Do you really know the life history of a Java program?

Source: Internet
Author: User

As a program ape, we write code every day, but do you really know the life cycle of it? Let's talk about its life course today, say a Java Code, from birth to game over a few steps: Compile, class load, run, GC.

Compile

The compilation period of the Java language is actually a process of "uncertainty", Because it could be a front-end compiler's process of turning a. java file into a. class file, or it might refer to the JVM's backend runtime compiler (JIT compiler) converting bytecode into machine code, or the process of compiling the. java file directly using a static advance compiler (AOT compiler) to compile the cost of the machine code. But here we are talking about the first class. is also in line with our popular knowledge of compiling. What processes have been compiled during this time period?

Lexical and grammatical analysis

Lexical analysis is the conversion of the source code character flow into the token collection, while the syntax analysis is based on the token sequence abstract constructs the syntax tree (AST) process, the AST is to describe the program code syntax structure of the tree representation, each node of the syntax tree represents a syntax structure in the program code, such as the package , types, modifiers, operators, interfaces, return values, and even code comments can all be a syntactic structure.

Fill symbol table

After completing the syntax and lexical analysis, the next step is to populate the symbol table, and the information registered in the symbol table is used at different stages of the compilation process. Extend the concept of the symbol table here. What is a symbol table? It is a form of a set of symbolic addresses and symbolic information, the simplest of which can be understood as the k-v value pairs of a hash table. Why do you use the symbol table? One of the earliest applications of symbol tables is information about organizing program code. Initially, the computer program was just a bunch of simple numbers, but the program apes soon found it much easier to use symbols to represent operations and memory addresses (variable names). Associating a name with a number requires a list of symbols. As the program grows, the performance of the symbol table operation becomes the bottleneck of the program development efficiency, so many data structures and algorithms are created to improve the efficiency of the sequential table. What are the so-called data structures and algorithms?
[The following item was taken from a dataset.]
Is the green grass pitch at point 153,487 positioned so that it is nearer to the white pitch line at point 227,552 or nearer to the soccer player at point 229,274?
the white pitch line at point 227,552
General: Order lookup in unordered lists, binary lookup in ordered array , binary find tree, Balance lookup tree (in this case we are primarily exposed to red and black trees), hash table (hash list based on zipper method, hash list based on linear detection method). Java.util.TreeMap and Java.util.HashMap in Java, respectively, are based on a hash table of red-black tree and zip-up notation. The concept of the symbol table mentioned here is no longer in detail and interested in finding relevant information.

Semantic analysis

After the last two steps, we obtained the program code of the Abstract syntax tree representation, the syntax tree can represent a correct source code abstraction, but can not guarantee that the source program is logical, this time the semantic analysis came into being, its main task is to structure the correct source program for the context-related nature of the review. Labeling inspection, data and control flow analysis, the solution of syntactic sugar is a few steps in the semantic analysis phase, in this specific syntax of the concept of sugar. Syntactic sugar refers to a grammar that is added to the language of a computer, which has no effect on the functionality of the language, but is more convenient for the application of apes. The most commonly used syntactic sugars in Java are generics, variable-length parameters, since boxing/unpacking, traversal loops, the JVM does not support these syntaxes at run time, and they revert back to a simple basic syntax structure during the compilation phase, which is the process of parsing the syntax sugar. As an example of a generic erase,,list<integer> and list<string> are generic erased after compilation and become the same native type list<e>.

Byte code generation

Bytecode generation is the last phase of the Javac compilation process, in which the information generated from the previous steps is translated into bytecode written to disk, and a small amount of code is added and converted. The instance constructor <init> () method and class constructor <clinit> () method (the instance constructor here does not refer to the default constructor, and if the user code does not provide any constructors, the compiler will add a Accessibility is a default constructor that is consistent with the current class, and this work is done in the fill symbol table phase, while the class constructor <clinit> () method refers to all class variable assignment actions in the compiler's auto-collection class and the statement merges in the static statement block, which are added to the syntax tree at this stage. This concludes the entire compilation process.

Class loading

After compiling the program into bytecode, the next step is the process of loading the class into memory.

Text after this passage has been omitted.